Extrait proposé
————————
Nouveau Modèle algérien de Croissance: Absence de leviers de mise en œuvre

Alger
AA / Alger / Khadija Baba Ahmed
Transformer structurellement son économie, la diversifier pour la sortir de sa dépendance des hydrocarbures et assurer une réelle transition énergétique pour faire décoller le développement du pays sont autant d’actions, et d’autres encore, que décline le « nouveau Modèle de Croissance Economique » approuvé, récemment, par le gouvernement algérien et qui vient enfin d’être officiellement publié. Si la velléité de sortir de la crise multiforme que traverse le pays est bien là, elle bute toutefois sur l’absence de leviers, d’outils et de mesures opératoires à même de faire des ambitions affichées une réalité à l’horizon fixé, à savoir, 2030.
Le nouveau Modèle de Croissance publié fixe les objectifs économiques jusqu’en 2030 et les trajectoires budgétaires de l’Etat jusqu’à 2019. Le programme d’exécution se décline en trois phases : une première phase qui va de 2016 à 2019 et qui, espèrent les rédacteurs de ce plan, assurera le décollage de cette nouvelle politique de croissance ; la deuxième étape qui se situe de 2020 à 2025 est définie comme la phase de transition, alors que l’étape 2026-2030 devra assurer stabilité et convergence en assurant aux différentes variables de l’économie leur valeur d’équilibre.
Transformation structurelle de l'économie
Une transformation structurelle de l’économie est programmée: une part plus importante des différents secteurs dans la valeur ajoutée est envisagée. Une croissance soutenue du PIB hors hydrocarbures, soit 6,5% par an, sur la période 2020-2030, constitue la trajectoire retenue dans ce nouveau modèle.
————————
Défis
a. Dans l'article sur le nouveau modèle de croissance algérien, relevez chacune des phases du programme d'exécution, avec ses années et son rôle.
b. Écrivez la suite de l'article sur le nouveau modèle de croissance algérien, à partir de sa dernière phrase.
————————
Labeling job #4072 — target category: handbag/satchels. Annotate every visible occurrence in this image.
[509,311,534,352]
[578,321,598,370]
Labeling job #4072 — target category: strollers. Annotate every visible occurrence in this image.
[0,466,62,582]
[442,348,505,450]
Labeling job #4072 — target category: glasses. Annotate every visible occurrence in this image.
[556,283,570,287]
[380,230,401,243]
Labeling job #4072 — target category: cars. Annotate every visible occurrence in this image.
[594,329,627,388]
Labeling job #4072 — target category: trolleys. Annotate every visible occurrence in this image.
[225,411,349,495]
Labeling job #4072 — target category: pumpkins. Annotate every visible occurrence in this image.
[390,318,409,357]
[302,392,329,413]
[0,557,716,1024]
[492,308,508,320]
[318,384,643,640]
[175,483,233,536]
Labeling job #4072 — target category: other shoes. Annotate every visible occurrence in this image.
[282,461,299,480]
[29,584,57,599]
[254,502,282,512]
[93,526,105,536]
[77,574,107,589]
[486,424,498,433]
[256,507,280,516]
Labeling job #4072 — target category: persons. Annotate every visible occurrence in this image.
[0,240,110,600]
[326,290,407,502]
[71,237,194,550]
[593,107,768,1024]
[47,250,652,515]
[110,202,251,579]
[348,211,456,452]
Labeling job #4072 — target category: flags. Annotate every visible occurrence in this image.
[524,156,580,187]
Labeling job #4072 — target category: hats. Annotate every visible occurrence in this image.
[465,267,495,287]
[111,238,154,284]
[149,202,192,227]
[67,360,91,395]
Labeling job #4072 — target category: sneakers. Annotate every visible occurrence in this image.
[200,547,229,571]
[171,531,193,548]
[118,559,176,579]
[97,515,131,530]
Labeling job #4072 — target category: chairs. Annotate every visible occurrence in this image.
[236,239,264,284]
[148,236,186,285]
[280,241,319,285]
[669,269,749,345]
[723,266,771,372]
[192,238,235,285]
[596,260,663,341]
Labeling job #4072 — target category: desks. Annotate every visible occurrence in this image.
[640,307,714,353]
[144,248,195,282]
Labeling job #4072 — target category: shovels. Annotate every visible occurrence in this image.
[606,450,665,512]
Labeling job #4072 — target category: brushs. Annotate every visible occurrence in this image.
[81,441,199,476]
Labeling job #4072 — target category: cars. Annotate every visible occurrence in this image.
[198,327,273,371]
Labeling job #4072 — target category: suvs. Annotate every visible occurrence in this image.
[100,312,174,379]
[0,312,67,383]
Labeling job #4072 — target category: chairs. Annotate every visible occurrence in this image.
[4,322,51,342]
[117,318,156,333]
————————
Corrigé de l'exercice
a.
- 2016 à 2019 : le décollage de la nouvelle politique de croissance
- 2020 à 2025 : la transition
- 2026 à 2030 : la stabilité et la convergence, qui doivent amener les variables de l'économie à leur valeur d'équilibre

b.
Le doublement de la contribution du secteur industriel dans le PIB, soit 10% contre 5% actuellement, devra être opérée. Ainsi, la part de l’industrie manufacturière dans le PIB, par exemple, passera de 5,3% actuellement à 10% en 2030.
Quant au secteur agricole, il s’agit d’en assurer la modernisation en vue d’atteindre la sécurité alimentaire interne et de diversifier les exportations de ce secteur. L’agriculture devra atteindre une croissance annuelle de 6,5%. Sur la période 2020-2030, le PIB par habitant dont il est prévu une augmentation de 2,3 permettra, selon les rédacteurs du document « de placer l’Algérie dans les pays à revenu élevé ».
Alors que les services marchands seront maintenus dans leur taux de croissance actuel, soit 7,4%, le Bâtiment et Travaux Publics BTP devra connaitre un ralentissement avec, à terme, une croissance de pas plus que 1,7%.
Comme de bien entendu, l’énergie prend dans cette nouvelle approche de l’économie algérienne, une part très conséquente dans les changements à opérer. Une transition énergétique, dont on parle tant depuis plus une dizaine d’années, est envisagée et devra permettre à terme de diviser par deux le taux de croissance annuel de la consommation interne d’énergie qui passerait ainsi de 6% par an, en 2015 à 3% en 2030 et ce, « en donnant un juste prix à l’énergie et en n’extrayant du sous-sol que ce qui est strictement nécessaire au développement ».
Dans ce domaine, et pour assurer de la solvabilité au nouveau Modèle de développement et partant, assurer une « réduction du gap entre les importations et les exportations hors hydrocarbures », deux orientations seront conduites : la mise en place d’une politique soutenue, conséquente d’efficacité énergétique et de développement des énergies renouvelables, ce qui permettra de dégager un surplus d’hydrocarbures à exporter et la deuxième action consistera à accélérer le rythme d’exportation hors hydrocarbures par une exportation dans le secteur de l’agriculture, de l’industrie et des services.
Ajustement budgétaire, hausse des recettes fiscales ordinaires
Au plan organisationnel, la gestion pluriannuelle du budget sera assurée avec une projection sur 3 ans des lois de finance et une loi organique qui les encadrera.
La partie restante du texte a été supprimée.